Da sich a. nicht mit neuen Fragen zum Mietrecht blicken läßt, springe ich jetzt in die Lücke:

Ein Fall aus der Praxis, leider meiner eigenen: Die Mieterin eines Appartements hat Kündigungsfrist bis zum 31.12.13 und fragt, ob sie vorzeitig aus dem Vertrag entlassen wird, wenn sie einen Nachmieter stellt. Ich bin einverstanden. Die Mietinteressentin besichtigt heute die Wohnung und kommt dann zu mir um den Mietvertrag abzuschließen. Die Dame ist volljährig, nicht erkennbar geisteskrank und hat ihren Lebensgefährten zur Verstärkung dabei. Ich schließe den Vertrag per 1.11.13 und schicke der bisherigen Mieterin eine Mail mit der ich ihr mitteile, dass sie zu diesem Termin aus dem Mietverhältnis entlassen ist. Einige Stunden später meldet sich die neue Mieterin mit dem Ansinnen, aus dem Vertrag entlassen zu werden weil sie sich voreilig entschieden habe. Ich habe das abgelehnt und sie auf die Kündigung verwiesen, nicht ohne zum Trost auf die Möglichkeit einer Ersatzmietergestellung hinzuweisen.
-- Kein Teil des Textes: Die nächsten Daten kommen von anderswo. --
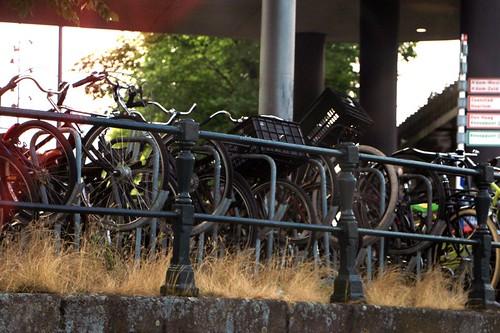 Crociera lungo i canali: parcheggio per bici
Und jetzt die Frage: Bis 1.11. ist noch so viel Zeit, dass die Wohnung neu vermietet werden könnte. Ich habe ohnehin schon angekündigt, die Kosten für die Vertragsformulare erstattet bekommen zu wollen.Das sind aber nur 6 Euro. Mich wurmt, dass ich eine Stunde Lebenszeit für die Vertragserstellung kostenlos opfern soll. Ich wollte mal 50 Euro als Pauschale verlangen.

Was meint Ihr: Zu viel, zu wenig, gerade richtig? Wer hat so was auch schon mal erlebt und kann konkrete Zahlen nennen?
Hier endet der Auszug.